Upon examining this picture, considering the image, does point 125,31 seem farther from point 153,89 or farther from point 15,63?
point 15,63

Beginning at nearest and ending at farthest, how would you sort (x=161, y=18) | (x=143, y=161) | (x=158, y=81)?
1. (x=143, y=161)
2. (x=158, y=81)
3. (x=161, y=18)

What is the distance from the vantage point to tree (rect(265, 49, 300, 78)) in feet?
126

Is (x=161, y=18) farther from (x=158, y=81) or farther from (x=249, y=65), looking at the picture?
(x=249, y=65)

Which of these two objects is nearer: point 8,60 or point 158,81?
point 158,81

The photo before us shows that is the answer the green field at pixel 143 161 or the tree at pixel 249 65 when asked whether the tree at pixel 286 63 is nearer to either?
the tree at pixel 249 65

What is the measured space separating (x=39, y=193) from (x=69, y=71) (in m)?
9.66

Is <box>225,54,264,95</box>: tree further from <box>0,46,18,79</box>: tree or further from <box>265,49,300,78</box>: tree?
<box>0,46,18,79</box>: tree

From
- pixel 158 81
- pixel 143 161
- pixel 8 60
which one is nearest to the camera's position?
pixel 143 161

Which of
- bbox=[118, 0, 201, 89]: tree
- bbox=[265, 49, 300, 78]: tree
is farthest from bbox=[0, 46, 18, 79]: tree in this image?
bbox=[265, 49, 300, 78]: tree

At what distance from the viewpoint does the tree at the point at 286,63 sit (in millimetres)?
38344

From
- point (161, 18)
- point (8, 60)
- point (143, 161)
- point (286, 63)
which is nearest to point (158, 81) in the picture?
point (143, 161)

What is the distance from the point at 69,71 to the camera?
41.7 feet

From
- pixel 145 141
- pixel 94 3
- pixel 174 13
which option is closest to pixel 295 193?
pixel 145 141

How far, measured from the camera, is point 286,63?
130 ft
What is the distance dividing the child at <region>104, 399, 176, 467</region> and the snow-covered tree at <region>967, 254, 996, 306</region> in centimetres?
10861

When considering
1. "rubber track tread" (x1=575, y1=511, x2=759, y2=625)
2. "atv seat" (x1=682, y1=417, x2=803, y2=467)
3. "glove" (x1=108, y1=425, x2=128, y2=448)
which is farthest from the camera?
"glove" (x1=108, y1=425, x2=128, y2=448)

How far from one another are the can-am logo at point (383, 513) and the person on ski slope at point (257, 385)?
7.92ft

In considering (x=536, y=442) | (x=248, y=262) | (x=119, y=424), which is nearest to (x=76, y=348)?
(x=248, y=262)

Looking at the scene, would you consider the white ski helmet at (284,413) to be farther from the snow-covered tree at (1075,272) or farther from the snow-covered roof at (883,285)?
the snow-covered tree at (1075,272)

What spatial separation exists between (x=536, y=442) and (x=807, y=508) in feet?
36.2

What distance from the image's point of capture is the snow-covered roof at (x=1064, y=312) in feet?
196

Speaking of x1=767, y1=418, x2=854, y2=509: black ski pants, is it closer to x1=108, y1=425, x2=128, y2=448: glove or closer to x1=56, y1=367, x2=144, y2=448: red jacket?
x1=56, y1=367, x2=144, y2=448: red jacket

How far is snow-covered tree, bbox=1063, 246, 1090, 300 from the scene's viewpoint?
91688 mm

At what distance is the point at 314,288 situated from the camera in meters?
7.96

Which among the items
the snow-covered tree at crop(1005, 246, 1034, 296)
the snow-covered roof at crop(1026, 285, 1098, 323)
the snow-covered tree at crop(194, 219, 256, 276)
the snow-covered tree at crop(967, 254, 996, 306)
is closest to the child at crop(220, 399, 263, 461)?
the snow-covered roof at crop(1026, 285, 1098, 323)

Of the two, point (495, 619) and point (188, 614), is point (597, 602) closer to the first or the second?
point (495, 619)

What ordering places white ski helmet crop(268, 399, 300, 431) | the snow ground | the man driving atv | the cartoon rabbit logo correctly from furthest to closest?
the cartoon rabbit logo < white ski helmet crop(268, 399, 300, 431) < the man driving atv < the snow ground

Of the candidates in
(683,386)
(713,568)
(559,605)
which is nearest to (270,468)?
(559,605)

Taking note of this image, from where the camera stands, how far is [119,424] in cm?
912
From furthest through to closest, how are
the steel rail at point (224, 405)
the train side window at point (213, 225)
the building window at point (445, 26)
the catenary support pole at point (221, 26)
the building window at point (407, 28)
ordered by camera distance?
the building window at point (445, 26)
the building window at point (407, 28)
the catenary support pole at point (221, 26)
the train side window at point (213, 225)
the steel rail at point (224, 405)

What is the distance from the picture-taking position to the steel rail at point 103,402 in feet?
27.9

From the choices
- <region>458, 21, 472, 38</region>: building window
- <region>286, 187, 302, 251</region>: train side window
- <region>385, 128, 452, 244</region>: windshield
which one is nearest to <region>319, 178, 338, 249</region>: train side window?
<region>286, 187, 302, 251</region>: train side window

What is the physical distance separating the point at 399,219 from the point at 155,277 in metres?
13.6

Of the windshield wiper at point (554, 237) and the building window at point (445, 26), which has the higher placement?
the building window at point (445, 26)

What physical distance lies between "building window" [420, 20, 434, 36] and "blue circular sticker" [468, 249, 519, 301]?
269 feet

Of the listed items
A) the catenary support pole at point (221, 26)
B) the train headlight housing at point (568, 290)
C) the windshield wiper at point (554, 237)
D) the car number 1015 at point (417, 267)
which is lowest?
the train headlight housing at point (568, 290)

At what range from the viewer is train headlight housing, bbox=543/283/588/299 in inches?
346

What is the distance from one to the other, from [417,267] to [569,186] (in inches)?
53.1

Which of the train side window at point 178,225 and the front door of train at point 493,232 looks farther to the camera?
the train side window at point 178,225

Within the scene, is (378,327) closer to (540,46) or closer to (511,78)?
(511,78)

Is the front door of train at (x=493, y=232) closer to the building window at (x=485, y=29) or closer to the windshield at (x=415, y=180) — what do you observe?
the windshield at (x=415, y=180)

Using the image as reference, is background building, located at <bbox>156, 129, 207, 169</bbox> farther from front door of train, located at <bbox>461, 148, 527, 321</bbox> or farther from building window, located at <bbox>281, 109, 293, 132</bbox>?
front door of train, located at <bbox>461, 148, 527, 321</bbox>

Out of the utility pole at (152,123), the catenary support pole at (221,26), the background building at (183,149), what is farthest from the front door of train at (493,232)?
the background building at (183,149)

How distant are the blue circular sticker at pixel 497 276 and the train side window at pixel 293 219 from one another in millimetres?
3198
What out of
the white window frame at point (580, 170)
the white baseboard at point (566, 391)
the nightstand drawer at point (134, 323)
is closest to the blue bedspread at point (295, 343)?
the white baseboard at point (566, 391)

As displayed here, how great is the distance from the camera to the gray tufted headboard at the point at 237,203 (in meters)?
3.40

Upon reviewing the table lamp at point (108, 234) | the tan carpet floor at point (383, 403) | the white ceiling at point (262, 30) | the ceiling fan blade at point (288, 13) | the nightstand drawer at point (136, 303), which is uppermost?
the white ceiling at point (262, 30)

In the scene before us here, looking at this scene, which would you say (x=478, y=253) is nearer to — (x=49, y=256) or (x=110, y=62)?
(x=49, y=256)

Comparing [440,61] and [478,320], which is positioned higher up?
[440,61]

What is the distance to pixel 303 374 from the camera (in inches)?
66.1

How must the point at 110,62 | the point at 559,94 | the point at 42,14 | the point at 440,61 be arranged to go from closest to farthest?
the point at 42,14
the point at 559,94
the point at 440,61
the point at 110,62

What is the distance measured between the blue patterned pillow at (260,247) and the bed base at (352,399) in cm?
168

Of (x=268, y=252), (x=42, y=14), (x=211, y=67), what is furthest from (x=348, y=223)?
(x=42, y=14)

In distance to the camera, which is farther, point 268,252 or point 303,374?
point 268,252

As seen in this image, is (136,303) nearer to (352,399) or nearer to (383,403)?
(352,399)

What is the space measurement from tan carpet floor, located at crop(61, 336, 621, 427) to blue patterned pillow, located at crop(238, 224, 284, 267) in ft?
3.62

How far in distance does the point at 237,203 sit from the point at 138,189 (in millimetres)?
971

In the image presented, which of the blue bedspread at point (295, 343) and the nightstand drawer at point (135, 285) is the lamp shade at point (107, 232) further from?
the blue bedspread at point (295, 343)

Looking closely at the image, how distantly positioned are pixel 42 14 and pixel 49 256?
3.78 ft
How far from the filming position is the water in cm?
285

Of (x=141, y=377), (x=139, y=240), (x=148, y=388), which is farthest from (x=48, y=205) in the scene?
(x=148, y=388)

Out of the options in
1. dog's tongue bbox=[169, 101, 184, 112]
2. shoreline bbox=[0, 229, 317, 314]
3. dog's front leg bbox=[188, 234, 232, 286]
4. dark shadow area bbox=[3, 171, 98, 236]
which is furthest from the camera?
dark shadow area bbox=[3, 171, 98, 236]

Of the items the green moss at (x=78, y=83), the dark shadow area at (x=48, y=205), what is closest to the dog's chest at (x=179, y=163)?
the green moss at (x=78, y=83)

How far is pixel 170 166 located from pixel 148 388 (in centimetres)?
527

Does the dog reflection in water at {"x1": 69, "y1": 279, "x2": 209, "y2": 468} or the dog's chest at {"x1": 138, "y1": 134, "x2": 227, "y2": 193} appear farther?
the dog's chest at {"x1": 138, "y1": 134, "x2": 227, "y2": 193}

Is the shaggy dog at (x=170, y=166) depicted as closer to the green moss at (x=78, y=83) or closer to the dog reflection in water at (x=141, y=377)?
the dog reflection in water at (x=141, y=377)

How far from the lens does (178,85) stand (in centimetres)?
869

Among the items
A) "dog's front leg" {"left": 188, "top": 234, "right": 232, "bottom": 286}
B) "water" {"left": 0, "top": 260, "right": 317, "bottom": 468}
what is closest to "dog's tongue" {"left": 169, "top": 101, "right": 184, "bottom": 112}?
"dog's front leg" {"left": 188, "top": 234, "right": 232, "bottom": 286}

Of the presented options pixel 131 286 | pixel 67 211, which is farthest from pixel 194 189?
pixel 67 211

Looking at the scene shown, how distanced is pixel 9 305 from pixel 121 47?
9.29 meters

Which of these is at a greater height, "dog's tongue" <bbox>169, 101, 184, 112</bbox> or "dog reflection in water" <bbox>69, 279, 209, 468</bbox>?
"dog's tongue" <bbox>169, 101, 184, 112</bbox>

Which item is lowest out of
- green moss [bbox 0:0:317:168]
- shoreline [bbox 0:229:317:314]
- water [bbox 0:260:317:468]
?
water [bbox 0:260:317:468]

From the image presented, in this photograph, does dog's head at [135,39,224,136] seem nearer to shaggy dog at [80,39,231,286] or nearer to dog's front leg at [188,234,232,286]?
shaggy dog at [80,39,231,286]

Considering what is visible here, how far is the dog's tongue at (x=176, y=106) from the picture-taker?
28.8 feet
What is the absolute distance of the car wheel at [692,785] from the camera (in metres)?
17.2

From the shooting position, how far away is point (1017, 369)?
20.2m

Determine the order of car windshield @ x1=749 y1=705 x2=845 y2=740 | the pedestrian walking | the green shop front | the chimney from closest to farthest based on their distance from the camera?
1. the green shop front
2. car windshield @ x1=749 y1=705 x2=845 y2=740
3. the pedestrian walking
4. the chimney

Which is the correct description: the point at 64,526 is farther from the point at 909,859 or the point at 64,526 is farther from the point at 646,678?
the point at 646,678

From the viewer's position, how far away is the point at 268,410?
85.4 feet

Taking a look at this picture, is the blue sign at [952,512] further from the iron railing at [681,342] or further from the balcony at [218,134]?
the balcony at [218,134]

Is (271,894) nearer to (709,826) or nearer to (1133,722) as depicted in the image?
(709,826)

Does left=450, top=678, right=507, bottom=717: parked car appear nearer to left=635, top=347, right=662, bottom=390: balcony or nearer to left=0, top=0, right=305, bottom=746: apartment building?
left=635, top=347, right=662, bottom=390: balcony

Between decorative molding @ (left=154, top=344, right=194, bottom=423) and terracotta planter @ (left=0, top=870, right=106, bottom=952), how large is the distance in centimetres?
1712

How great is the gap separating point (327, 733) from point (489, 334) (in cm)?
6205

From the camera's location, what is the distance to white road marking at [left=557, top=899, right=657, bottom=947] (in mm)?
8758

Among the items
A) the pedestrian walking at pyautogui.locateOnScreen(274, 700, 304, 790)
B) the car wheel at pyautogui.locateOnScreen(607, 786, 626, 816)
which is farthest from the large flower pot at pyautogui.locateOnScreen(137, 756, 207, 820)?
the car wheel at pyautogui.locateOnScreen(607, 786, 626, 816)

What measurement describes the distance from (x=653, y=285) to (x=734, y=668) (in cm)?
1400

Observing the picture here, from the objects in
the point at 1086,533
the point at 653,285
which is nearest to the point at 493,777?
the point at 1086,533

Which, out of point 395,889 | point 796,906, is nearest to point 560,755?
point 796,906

» **TASK DIRECTIONS**: Pull out every line from the one with "How great is the gap" to the end of the listing, and output only those.

» **FULL OUTPUT**:
How great is the gap separating point (327, 733) from point (489, 334) (in cm)?
6205

From the camera's location, what is the distance to white road marking at [left=557, top=899, right=657, bottom=947] (in mm)?
8758

Among the items
A) the pedestrian walking at pyautogui.locateOnScreen(274, 700, 304, 790)
B) the car wheel at pyautogui.locateOnScreen(607, 786, 626, 816)
which is farthest from the large flower pot at pyautogui.locateOnScreen(137, 756, 207, 820)?
the car wheel at pyautogui.locateOnScreen(607, 786, 626, 816)

What measurement describes the distance from (x=653, y=285) to (x=734, y=668) (in cm)?
1400

Observing the picture here, from the objects in
the point at 1086,533
the point at 653,285
which is nearest to the point at 493,777?
the point at 1086,533

Which, out of point 395,889 | point 796,906, is nearest to point 560,755?
point 796,906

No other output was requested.